**Your instructions:**
Copy out every record below with complete accuracy.

===

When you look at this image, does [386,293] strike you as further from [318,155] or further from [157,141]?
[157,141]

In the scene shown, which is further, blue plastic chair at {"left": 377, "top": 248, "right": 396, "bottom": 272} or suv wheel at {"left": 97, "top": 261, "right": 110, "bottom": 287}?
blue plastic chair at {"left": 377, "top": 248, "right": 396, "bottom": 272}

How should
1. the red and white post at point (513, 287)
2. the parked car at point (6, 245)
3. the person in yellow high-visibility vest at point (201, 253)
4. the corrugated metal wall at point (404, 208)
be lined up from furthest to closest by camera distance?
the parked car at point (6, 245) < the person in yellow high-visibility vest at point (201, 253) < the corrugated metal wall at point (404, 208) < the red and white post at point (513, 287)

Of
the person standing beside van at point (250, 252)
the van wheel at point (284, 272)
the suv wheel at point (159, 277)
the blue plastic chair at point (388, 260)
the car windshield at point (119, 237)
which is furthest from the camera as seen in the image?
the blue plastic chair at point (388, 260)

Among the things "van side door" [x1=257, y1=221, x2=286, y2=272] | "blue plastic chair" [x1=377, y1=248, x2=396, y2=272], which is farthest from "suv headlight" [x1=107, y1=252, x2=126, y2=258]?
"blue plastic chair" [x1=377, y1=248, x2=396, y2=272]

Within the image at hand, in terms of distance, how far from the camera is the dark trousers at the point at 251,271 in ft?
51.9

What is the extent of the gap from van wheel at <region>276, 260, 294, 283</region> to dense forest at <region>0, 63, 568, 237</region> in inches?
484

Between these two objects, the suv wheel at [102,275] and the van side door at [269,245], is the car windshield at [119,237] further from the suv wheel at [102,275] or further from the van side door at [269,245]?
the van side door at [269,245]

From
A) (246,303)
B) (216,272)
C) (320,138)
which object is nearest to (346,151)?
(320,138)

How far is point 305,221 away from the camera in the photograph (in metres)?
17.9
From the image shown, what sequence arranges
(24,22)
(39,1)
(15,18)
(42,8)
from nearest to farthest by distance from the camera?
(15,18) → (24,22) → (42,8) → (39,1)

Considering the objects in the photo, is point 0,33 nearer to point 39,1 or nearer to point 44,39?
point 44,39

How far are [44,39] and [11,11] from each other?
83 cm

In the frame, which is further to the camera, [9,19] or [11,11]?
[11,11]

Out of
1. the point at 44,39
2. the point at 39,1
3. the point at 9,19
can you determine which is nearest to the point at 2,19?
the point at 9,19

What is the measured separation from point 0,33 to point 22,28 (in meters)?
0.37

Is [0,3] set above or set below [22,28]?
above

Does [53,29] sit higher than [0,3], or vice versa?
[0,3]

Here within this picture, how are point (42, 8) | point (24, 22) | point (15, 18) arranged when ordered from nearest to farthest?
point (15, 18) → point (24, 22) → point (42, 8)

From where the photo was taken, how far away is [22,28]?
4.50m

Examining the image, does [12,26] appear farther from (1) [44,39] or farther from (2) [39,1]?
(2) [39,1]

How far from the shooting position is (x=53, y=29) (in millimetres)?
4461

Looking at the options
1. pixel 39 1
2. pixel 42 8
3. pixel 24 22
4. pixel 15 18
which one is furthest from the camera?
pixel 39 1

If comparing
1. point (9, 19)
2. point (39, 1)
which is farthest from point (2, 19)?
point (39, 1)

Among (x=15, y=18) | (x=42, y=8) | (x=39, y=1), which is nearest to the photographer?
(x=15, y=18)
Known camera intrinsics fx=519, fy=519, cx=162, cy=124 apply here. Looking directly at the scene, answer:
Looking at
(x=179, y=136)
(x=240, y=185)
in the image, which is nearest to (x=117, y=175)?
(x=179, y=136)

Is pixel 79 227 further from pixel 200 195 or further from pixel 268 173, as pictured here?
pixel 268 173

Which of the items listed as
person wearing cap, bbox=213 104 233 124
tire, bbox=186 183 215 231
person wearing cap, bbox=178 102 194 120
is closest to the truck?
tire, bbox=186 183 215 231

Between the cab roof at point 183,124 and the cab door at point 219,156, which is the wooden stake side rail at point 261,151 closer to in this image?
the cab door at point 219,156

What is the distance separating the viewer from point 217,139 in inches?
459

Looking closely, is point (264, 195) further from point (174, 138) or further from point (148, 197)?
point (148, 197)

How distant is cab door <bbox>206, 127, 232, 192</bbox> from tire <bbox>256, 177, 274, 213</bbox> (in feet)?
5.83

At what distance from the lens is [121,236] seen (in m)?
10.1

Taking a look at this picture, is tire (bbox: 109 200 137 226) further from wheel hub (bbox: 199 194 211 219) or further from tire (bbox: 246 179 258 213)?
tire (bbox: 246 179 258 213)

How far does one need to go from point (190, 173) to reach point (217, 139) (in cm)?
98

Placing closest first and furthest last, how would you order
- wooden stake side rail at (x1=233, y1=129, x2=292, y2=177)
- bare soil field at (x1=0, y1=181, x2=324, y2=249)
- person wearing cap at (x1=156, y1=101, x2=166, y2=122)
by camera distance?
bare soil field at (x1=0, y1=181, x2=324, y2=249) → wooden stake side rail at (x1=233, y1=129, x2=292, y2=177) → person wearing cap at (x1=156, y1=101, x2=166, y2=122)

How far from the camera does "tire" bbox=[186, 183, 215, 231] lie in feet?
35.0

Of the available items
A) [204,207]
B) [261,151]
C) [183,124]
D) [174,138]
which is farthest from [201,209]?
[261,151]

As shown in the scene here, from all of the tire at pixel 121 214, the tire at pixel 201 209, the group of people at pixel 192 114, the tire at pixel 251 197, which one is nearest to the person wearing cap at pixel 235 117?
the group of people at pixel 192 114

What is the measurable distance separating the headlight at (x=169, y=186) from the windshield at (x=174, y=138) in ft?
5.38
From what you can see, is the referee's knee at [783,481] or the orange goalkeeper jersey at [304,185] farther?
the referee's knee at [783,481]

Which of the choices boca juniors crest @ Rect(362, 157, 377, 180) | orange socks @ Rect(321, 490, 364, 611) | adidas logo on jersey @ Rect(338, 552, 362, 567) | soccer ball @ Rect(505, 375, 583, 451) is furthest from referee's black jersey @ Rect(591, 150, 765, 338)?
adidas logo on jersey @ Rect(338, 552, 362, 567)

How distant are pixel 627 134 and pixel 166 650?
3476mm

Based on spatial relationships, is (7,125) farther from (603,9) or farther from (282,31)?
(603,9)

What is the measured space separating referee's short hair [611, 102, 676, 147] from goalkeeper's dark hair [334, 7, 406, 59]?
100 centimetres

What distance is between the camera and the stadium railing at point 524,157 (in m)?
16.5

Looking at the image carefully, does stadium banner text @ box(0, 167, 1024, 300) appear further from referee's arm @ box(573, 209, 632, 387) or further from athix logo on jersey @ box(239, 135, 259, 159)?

===

**Written solution:**
When you look at this image, does [386,293] strike you as further from [318,155] or further from [157,141]?
[157,141]

In the scene shown, which is further, blue plastic chair at {"left": 377, "top": 248, "right": 396, "bottom": 272} or suv wheel at {"left": 97, "top": 261, "right": 110, "bottom": 287}?
blue plastic chair at {"left": 377, "top": 248, "right": 396, "bottom": 272}

How should
1. the red and white post at point (513, 287)
2. the parked car at point (6, 245)
3. the person in yellow high-visibility vest at point (201, 253)
4. the corrugated metal wall at point (404, 208)
be lined up from furthest to closest by camera distance?
the parked car at point (6, 245) < the person in yellow high-visibility vest at point (201, 253) < the corrugated metal wall at point (404, 208) < the red and white post at point (513, 287)

Of
the person standing beside van at point (250, 252)
the van wheel at point (284, 272)
the suv wheel at point (159, 277)
the blue plastic chair at point (388, 260)
the car windshield at point (119, 237)
which is furthest from the camera as seen in the image?
the blue plastic chair at point (388, 260)

Among the things "van side door" [x1=257, y1=221, x2=286, y2=272] | "blue plastic chair" [x1=377, y1=248, x2=396, y2=272], which is farthest from "suv headlight" [x1=107, y1=252, x2=126, y2=258]?
"blue plastic chair" [x1=377, y1=248, x2=396, y2=272]

Within the image at hand, in terms of distance, how far from the camera is the dark trousers at the point at 251,271 in ft?
51.9

What is the extent of the gap from van wheel at <region>276, 260, 294, 283</region> to dense forest at <region>0, 63, 568, 237</region> in inches?
484

Between these two objects, the suv wheel at [102,275] and the van side door at [269,245], is the car windshield at [119,237] further from the suv wheel at [102,275] or further from the van side door at [269,245]?
the van side door at [269,245]

From
A) (246,303)
B) (216,272)
C) (320,138)
which object is nearest to (346,151)?
(320,138)

How far is point 305,221 away from the camera in the photograph (in metres)?
17.9
From the image shown, what sequence arranges
(24,22)
(39,1)
(15,18)
(42,8)
from nearest to farthest by distance from the camera?
(15,18) → (24,22) → (42,8) → (39,1)

Considering the objects in the photo, is point 0,33 nearer to point 39,1 or nearer to point 44,39?
point 44,39

How far are [44,39] and [11,11] from each other?
83 cm

In the frame, which is further to the camera, [9,19] or [11,11]?
[11,11]

Out of
1. the point at 44,39
2. the point at 39,1
3. the point at 9,19
can you determine which is nearest to the point at 2,19?
the point at 9,19

What is the measured separation from point 0,33 to point 22,28 (in meters)?
0.37

Is [0,3] set above or set below [22,28]?
above

Does [53,29] sit higher than [0,3], or vice versa?
[0,3]

Here within this picture, how are point (42, 8) | point (24, 22) | point (15, 18) arranged when ordered from nearest to farthest?
point (15, 18) → point (24, 22) → point (42, 8)

From where the photo was taken, how far away is [22,28]?
4.50m

Examining the image, does [12,26] appear farther from (1) [44,39] or farther from (2) [39,1]?
(2) [39,1]

How far from the shooting position is (x=53, y=29) (in millimetres)?
4461

Looking at the options
1. pixel 39 1
2. pixel 42 8
3. pixel 24 22
4. pixel 15 18
which one is furthest from the camera?
pixel 39 1

If comparing
1. point (9, 19)
2. point (39, 1)
which is farthest from point (2, 19)?
point (39, 1)

Among (x=15, y=18) | (x=42, y=8) | (x=39, y=1), which is nearest to the photographer?
(x=15, y=18)
Known camera intrinsics fx=519, fy=519, cx=162, cy=124 apply here. Looking directly at the scene, answer:
Looking at
(x=179, y=136)
(x=240, y=185)
in the image, which is nearest to (x=117, y=175)?
(x=179, y=136)

Is pixel 79 227 further from pixel 200 195 or further from pixel 268 173, as pictured here?
pixel 268 173

Which of the items listed as
person wearing cap, bbox=213 104 233 124
tire, bbox=186 183 215 231
person wearing cap, bbox=178 102 194 120
is closest to the truck?
tire, bbox=186 183 215 231

Between the cab roof at point 183,124 and the cab door at point 219,156, which is the wooden stake side rail at point 261,151 closer to in this image?
the cab door at point 219,156

What is the distance separating the viewer from point 217,139 in inches?
459

Looking closely, is point (264, 195) further from point (174, 138) or further from point (148, 197)?
point (148, 197)

How distant is cab door <bbox>206, 127, 232, 192</bbox> from tire <bbox>256, 177, 274, 213</bbox> (in feet)?
5.83

At what distance from the lens is [121,236] seen (in m)?
10.1

Taking a look at this picture, is tire (bbox: 109 200 137 226) further from wheel hub (bbox: 199 194 211 219) or further from tire (bbox: 246 179 258 213)?
tire (bbox: 246 179 258 213)

How far does one need to go from point (190, 173) to reach point (217, 139) (in cm)?
98

Placing closest first and furthest last, how would you order
- wooden stake side rail at (x1=233, y1=129, x2=292, y2=177)
- bare soil field at (x1=0, y1=181, x2=324, y2=249)
- person wearing cap at (x1=156, y1=101, x2=166, y2=122)
by camera distance?
bare soil field at (x1=0, y1=181, x2=324, y2=249) → wooden stake side rail at (x1=233, y1=129, x2=292, y2=177) → person wearing cap at (x1=156, y1=101, x2=166, y2=122)

How far from the camera does "tire" bbox=[186, 183, 215, 231] lie in feet?
35.0

Of the available items
A) [204,207]
B) [261,151]
C) [183,124]
D) [174,138]
which is farthest from [201,209]?
[261,151]

As shown in the scene here, from all of the tire at pixel 121 214, the tire at pixel 201 209, the group of people at pixel 192 114, the tire at pixel 251 197, which one is nearest to the person wearing cap at pixel 235 117?
the group of people at pixel 192 114

What is the measurable distance separating the headlight at (x=169, y=186) from the windshield at (x=174, y=138) in ft?
5.38
From what you can see, is the referee's knee at [783,481] or the orange goalkeeper jersey at [304,185] farther?
the referee's knee at [783,481]

Which of the choices boca juniors crest @ Rect(362, 157, 377, 180) | orange socks @ Rect(321, 490, 364, 611) | adidas logo on jersey @ Rect(338, 552, 362, 567) | soccer ball @ Rect(505, 375, 583, 451) is furthest from referee's black jersey @ Rect(591, 150, 765, 338)?
adidas logo on jersey @ Rect(338, 552, 362, 567)

How distant are pixel 627 134 and pixel 166 650?
3476mm

Based on spatial relationships, is (7,125) farther from (603,9) or farther from (282,31)?
(603,9)

What is the measured space separating referee's short hair [611, 102, 676, 147] from goalkeeper's dark hair [334, 7, 406, 59]?
100 centimetres

What distance is between the camera and the stadium railing at point 524,157 (in m)?
16.5

Looking at the image carefully, does stadium banner text @ box(0, 167, 1024, 300) appear further from referee's arm @ box(573, 209, 632, 387) or further from athix logo on jersey @ box(239, 135, 259, 159)?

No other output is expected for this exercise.